Wednesday, September 10, 2008

Enough Is ENOUGH!


When you truly love someone when is enough, ENOUGH?! This has been an issue with many of my friends lately and, honestly, with myself as well. When you have truly had your heart broken, not your pride by getting played or anything like that but you are heart broken, how do you know when to just walk away, say fuck it and chalk it up for experience or to work hard and try to make the love in your life work. This seems much easier for someone to evaluate when they are on the outside looking into a situation. I find myself honestly telling my friends, man leave him alone why are you still dealing with the same thing you have dealt with for 3, 4, and sometimes 5 years. We are too young for that! But when you invest time and emotion in someone for so long I find that it is extremely difficult to give up on it and move on.

Some of my closest friends and I were discussing this and it has dawned on me that many people that have this dilemma are not even in love with a person anymore. They are in love with the "idea" of being in love with that person. So when there is nothing at all good left to pull out of that situation and nothing is changing why stay? Even when you do see changes how do you know if they are temporary or permanent? A friend of mine gave some answers that have helped me with my personal situation and I felt were valuable to pass on....

1) TRUST!- When trust has been violated in a relationship it is hard to restore but not impossible. Often it seems that you have to really look deep and evaluate if you can trust a man again. But the important thing is not to have bitter black bitch syndrome. If you are going to forgive him you MUST DO THAT! Whether he cheated, lied, or hurt you deeply in some other way if you are going to give him another chance you must let it go! And if you can't let it go you must let him go.

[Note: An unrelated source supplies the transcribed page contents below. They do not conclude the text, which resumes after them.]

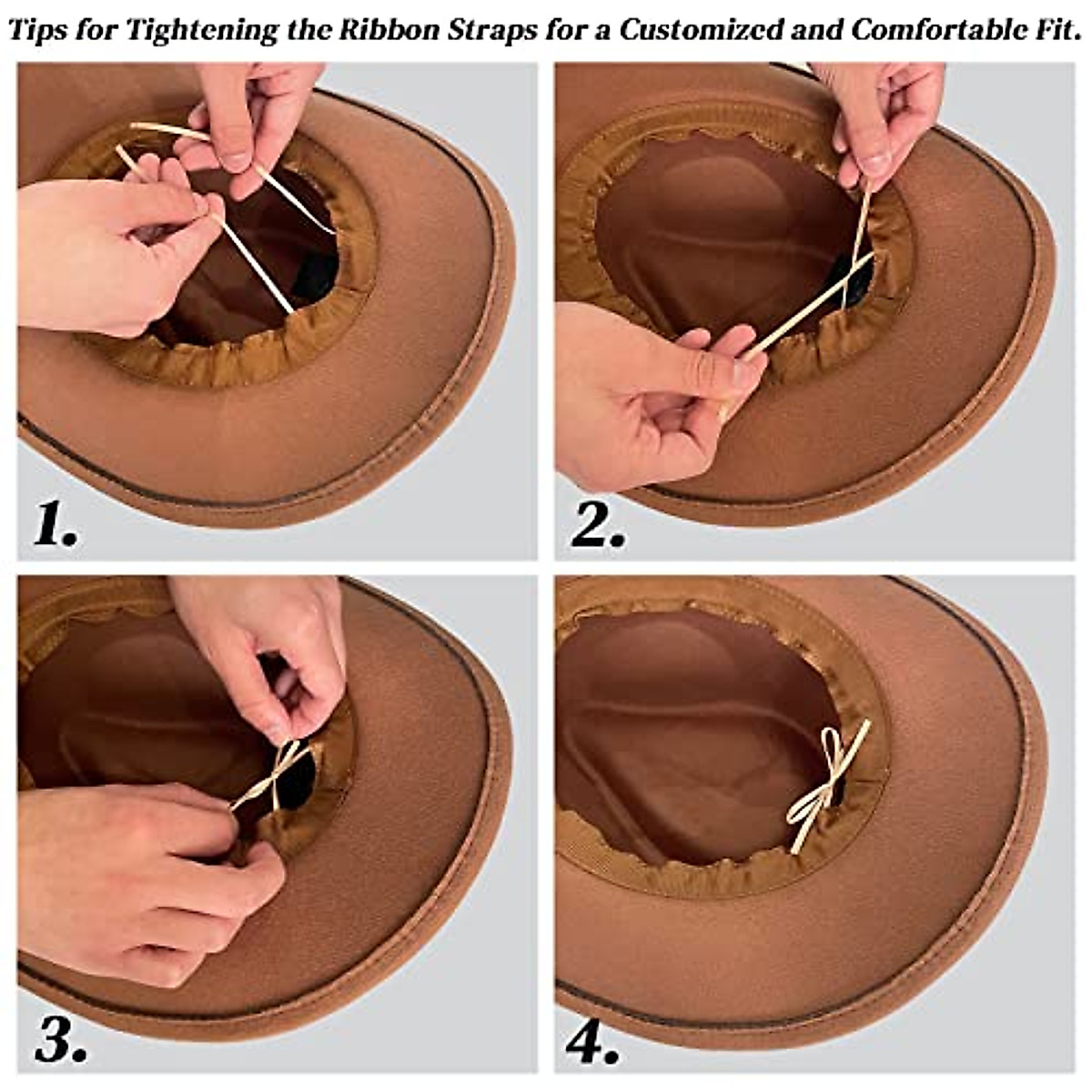 Tips for Tightening the Ribbon Straps for a Customized and Comfortable Fit.

1.

2.

3.

4.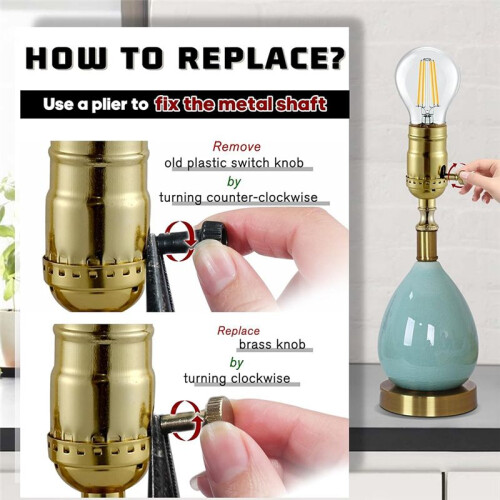 HOW TO REPLACE?

Use a plier to fix the metal shaft

Remove
old plastic switch knob
by
turning counter-clockwise

Replace
brass knob
by
turning clockwise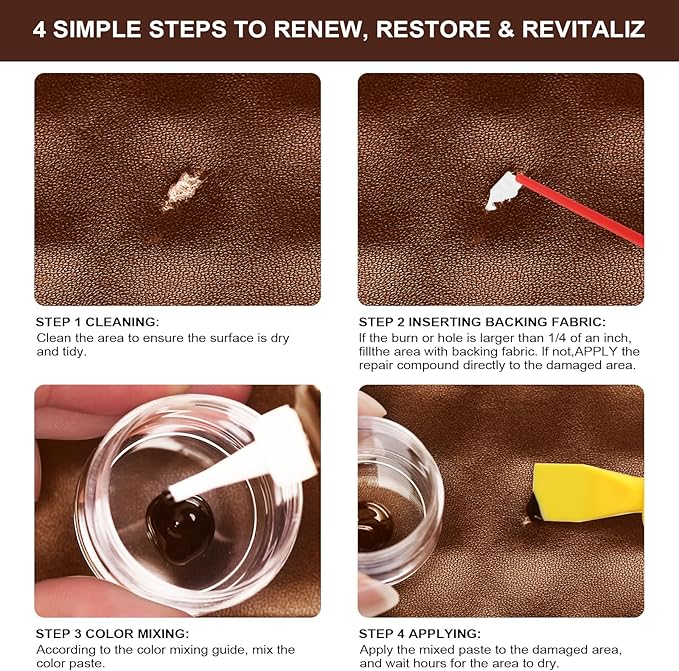 4 SIMPLE STEPS TO RENEW, RESTORE & REVITALIZ

STEP 1 CLEANING:
Clean the area to ensure the surface is dry and tidy.

STEP 2 INSERTING BACKING FABRIC:
If the burn or hole is larger than 1/4 of an inch, fillthe area with backing fabric. If not,APPLY the repair compound directly to the damaged area.

STEP 3 COLOR MIXING:
According to the color mixing guide, mix the color paste.

STEP 4 APPLYING:
Apply the mixed paste to the damaged area, and wait hours for the area to dry.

2) Do you honestly have anything left to give? When you are so exhausted with dealing with someone even if you are in love with them sometimes you have to ask yourself this question. A close friend of mine was, and probably still is, in love with someone that is not good for them. It is often a challenge to just say to yourself there is nothing else I can do with this situation even though I have invested MADD time in it. So let me cut it off now to prevent any further heartache.

3)Does this person need to be CUT OUT OF YOUR LIFE! Like seriously! I have learned the hard way that when you break up with someone often you can not be friends. This can be difficult if the breakup was amicable but at times it is needed. I have first hand experience dealing with this drama. I had to stop being so dependent on my former significant other so I could GET OVER HIM! It is still a work in progress....

This was all very helpful when shared with me but still it is difficult when you honestly love someone to let them GO! So now the decision must be made. Should you stay and FIGHT to make your love work? I mean if you are truly successful in your fight you have built a solid relationship....right? Aren't trials the true test of a relationship anyway? Or has this one just simply run its course?